Come raggiungere un traguardo?
Senza fretta, ma senza sosta.
Goethe

La fretta è un vizio prevalentemente occidentale, legato all’idea di produttività ed efficienza. Le antiche culture orientali insegnano invece a coltivare la lentezza, la consapevolezza e la pazienza, intesa come arte dell’attesa. Dopo queste mie vacanze, come sempre all’insegna della natura, cerco di tenere a mente un insight che ho avuto osservando le piante dell’orto di mio padre. Restare a guardare la terra che lentamente sa dare vita e nutrire, sostenuta dalle mani sapienti del contadino, a innumerevoli piante; ognuna con il suo ritmo giunge a maturazione al momento giusto e ci fa godere dei suoi frutti. Osservandolo cambiare nel corso del tempo si possono raccogliere anche frutti più profondi, insegnamenti che si possono metaforicamente applicare al nostro vivere quotidiano, come la cura, l’attesa, la fatica e la pazienza. Quando coltiviamo una pianta dobbiamo rispettare il suo ritmo: non tutti i momenti sono giusti per la sua semina, né per la concimazione… Con cautela possiamo stare ad osservare e capire: quando spunta il bocciolo possiamo osservarlo giorno dopo giorno crescere e sbocciare, diventare fiore e restando spettatori di questa crescita capiamo che ogni azione “in più” risulterebbe inutile se non addirittura nociva.

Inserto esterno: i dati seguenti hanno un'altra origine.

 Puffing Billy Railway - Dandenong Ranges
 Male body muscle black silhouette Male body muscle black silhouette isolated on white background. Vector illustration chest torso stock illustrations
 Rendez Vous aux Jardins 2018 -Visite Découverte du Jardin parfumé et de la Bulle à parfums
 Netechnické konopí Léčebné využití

Le azioni in più sono quelle dettate dalla fretta, dall’ansia del frutto, dal voler rispondere ad un nostro bisogno anziché ascoltare e rispettare quello dell’altro, che in questo caso è la pianta. Lo stesso sguardo possiamo averlo verso noi stessi e le nostre azioni: facendo tabula rasa dei nostri bisogni ansiosi, troviamo il momento giusto e piantiamo il seme e prendendocene delicatamente cura, attendiamo che, con il suo ritmo, cresca.

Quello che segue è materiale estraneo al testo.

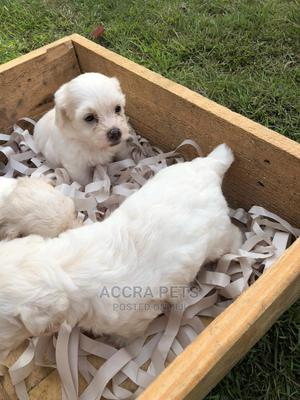 1-3 Month Male Purebred Maltese | Dogs & Puppies for sale in Greater Accra, Osu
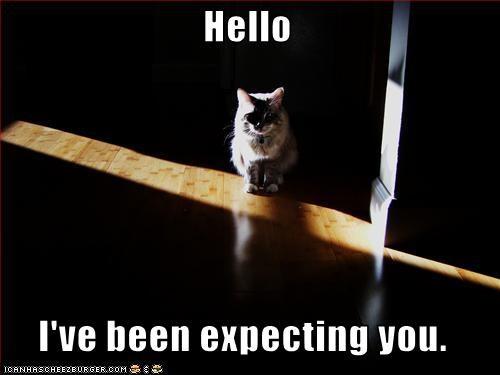 scary stalking waiting - 2892250368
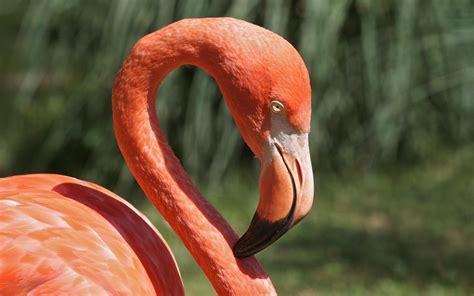 flamingos birds wallpaper flamingo bird wallpaper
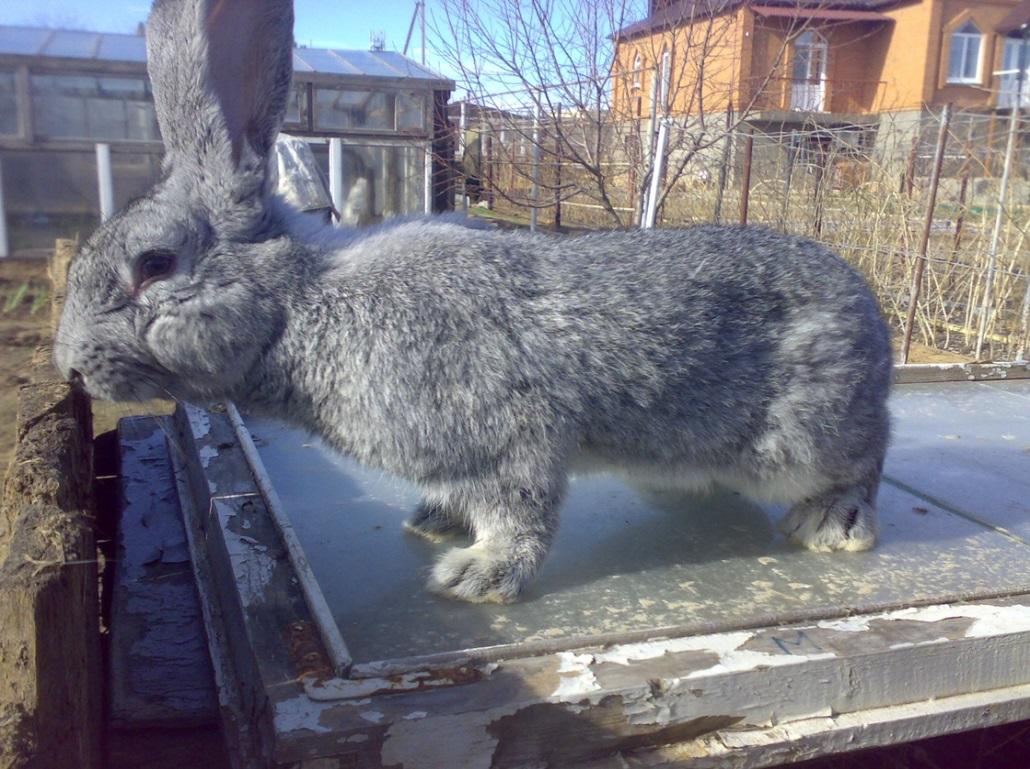 Кролики породы великан: описание и содержание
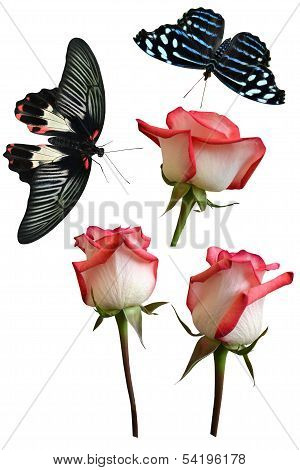 Roses flowers it is isolated butterfly pachliopta aristolochiae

Troppo spesso mettiamo davanti le nostre aspettative rispetto alla realtà e alla necessità del progetto: veniamo così travolti dall’ansia quando qualcosa non va come “avremmo voluto”, perdendo il contatto con il ritmo reale del processo e senza renderci conto che le nostre aspettative spesso non hanno nessuna base di realtà, ma sono create da nostre proiezioni mentali. Poi capita che magari da quel seme non nasce nulla, era malato oppure semplicemente abbiamo sbagliato qualcosa, capita…e allora provvederemo a riprovarci, ma a nulla servirebbe, nel frattempo, zappare ad oltranza o innaffiare in continuazione oppure concimare eccessivamente.

Lo stesso rispetto dovrebbe valere per noi e la nostra vita: dobbiamo osservarci come una pianta che cresce e non avere tutta quella fretta che ci caratterizza. Molte volte mi è capitato di rendermi conto della mancanza di contatto col processo, nel qui ed ora, ed una ridotta pazienza rispetto all’ottenimento di un risultato, DEL risultato. Perché, bada bene, il risultato deve corrispondere esattamente a ciò che mi ero prefigurato io… Ricerchiamo un risultato immediato, come se la natura e noi stessi rispettasse delle leggi immaginarie, frutto di un nostro “delirio di onnipotenza”. Quando iniziamo un progetto, un’azione nel mondo, ricerchiamo un risultato rapido e assolutamente in linea con le nostre aspettative, chiudendoci così all’opportunità di accettare qualcosa che vi si discosti…

La proiezione sul risultato, anziché il contatto nel qui ed ora col processo, genera una accelerazione interna, associata ad una scarsa consapevolezza.

Perché la lentezza è amica della consapevolezza… Ho quindi osservato sia in me che negli altri la fretta e l’impazienza di cui spesso diventiamo prigionieri. Le nostre regole (che diamo per ovvie, ma che sarebbe interessante mettere in discussione e chiedersi da dove saltino fuori…) devono essere rispettate: abbiamo regole per tutto, per il quando e il come dovremmo essere noi stessi, gli altri, la natura…

Se osserviamo la natura intorno a noi possiamo vedere come ogni pianta abbia un suo ritmo per crescere e se esso viene forzato, perde la sua energia. Invece di preoccuparci esclusivamente del risultato, coltiviamo il nostro progetto, diamogli i giusti ingredienti di cui ha bisogno, che a volte sono amore e attenzione più che azioni compulsive, e rispettando il suo ritmo potremo osservarlo mentre prenderà forma.